THE Department of Petroleum Resources, DPR, has urged Nigerians to be careful with the use of Liquefied Petroleum Gas, LPG, gas cylinders, as some are expired and prone to fire accident at homes and in other areas. P.A. Emordi, head gas, DPR, Lagos zonal office, who disclosed this stated that gas cylinders have expiring dates on the valves with duration of 22 years of validity before which they should be disposed off.
Highlighting the breakdown of the years required for gas cylinders, Emordi noted that, after the purchase of gas cylinders, it should be taken for the first integrity test after 10 years, and five years before carrying out another integrity test. He stated that the cylinder should be used for five years and then taken for integrity test, and then finally two years, making the duration of 22 years before final disposal.
He added that gas cookers should undergo integrity test to correct every likely leakage of gas from the cookers. He, however, advised users of cooking gas not to open the gas cylinder before striking the match or fire, as the pressure of the gas can lead to a possible explosion.
Speaking on safety of operators in the industry, C.N. Njuku of DPR, stressed the need for operators to adhere to various design consideration/approvals and requirements such as layout, spacing and distance requirements for vessels, drainage and containment control. She noted that additional considerations such as fireproofing, water-draw system, and relief systems are also important with respect to the integrity of the installation and risk reduction.
According to her, stakeholders in the industry should ensure the proliferation of the LPG plant and prospective plant operators must follow due to obtain approval for the commencement of any intended gas project. Njoku argued that it was unethical for depots storing or coastal LPG to continue operation without a quality control laboratory even if an MOU was signed with a third party. “To stem the tide of fire accident, all product reception points must establish functional laboratories, depots for products re-certification. Additional considerations such as fireproofing, water-draw system, and relief systems are also important with respect to integrity of the installation and risk reduction.” He added that DPR aim is to increase monitoring of operations in order to ensure that it is done in a safe and secure manner and required by extant petroleum regulations,” she stated.
On his part, Basil Ogbuanu, national president, Nigerian Association of Liquefied Petroleum Marketers, NALPGAM, urged operators in the industry to think safety first in their operations. According to him, NALPGAM is in partnership with DPR and has over the years reported issues of irregularities from tank farms that pose risk to operations.
FG, Global Business Resources to Build Solar Plants
THE federal government and the Global Business Resources, a consortium of international investors from the United States, have reached an agreement to construct two solar-powered electricity plants of 50 megawatts capacity each in Nigeria. Timothy Oyedeji, deputy director, press, ministry of power, said the two plants would be located in Kumbotso, Kano State, and Karu, in the Federal Capital Territory.
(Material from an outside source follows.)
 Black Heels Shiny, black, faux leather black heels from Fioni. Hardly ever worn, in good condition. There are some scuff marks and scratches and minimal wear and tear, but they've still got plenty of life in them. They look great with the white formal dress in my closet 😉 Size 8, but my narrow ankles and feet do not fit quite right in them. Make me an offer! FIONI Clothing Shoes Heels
Oyedeji said the consortium’s mission in the country was to focus on developing actionable renewable energy generation strategy, using the abundant solar resources in Nigeria. He said that in addition to the construction of the two solar power plants, the consortium also proposed to undertake Geographic Information System mapping for renewable energy sources in the country to facilitate rural electrification projects on a public-private partnership arrangement.
The group has the target to develop a master plan that will fast-track 100 percent rural electrification in the next five years and inform Nigerian officials that the project would leverage on resources from the President Barack Obama’s Power Africa Initiative.
Mohammed Wakil, minister of state for power, who led the Nigerian negotiators, said Nigerians were excited about the initiative as the country needed power urgently. While calling on genuine investors to take advantage of the need gap, he said the vast resources of oil, gas, wind, sun and biomass should be developed for power generation, especially now that the sector had moved from public control to be privately driven. He said the transmission leg in the electricity chain, which is now being managed by a private foreign concern, would soon be privatised to allow for more resources to flow into it.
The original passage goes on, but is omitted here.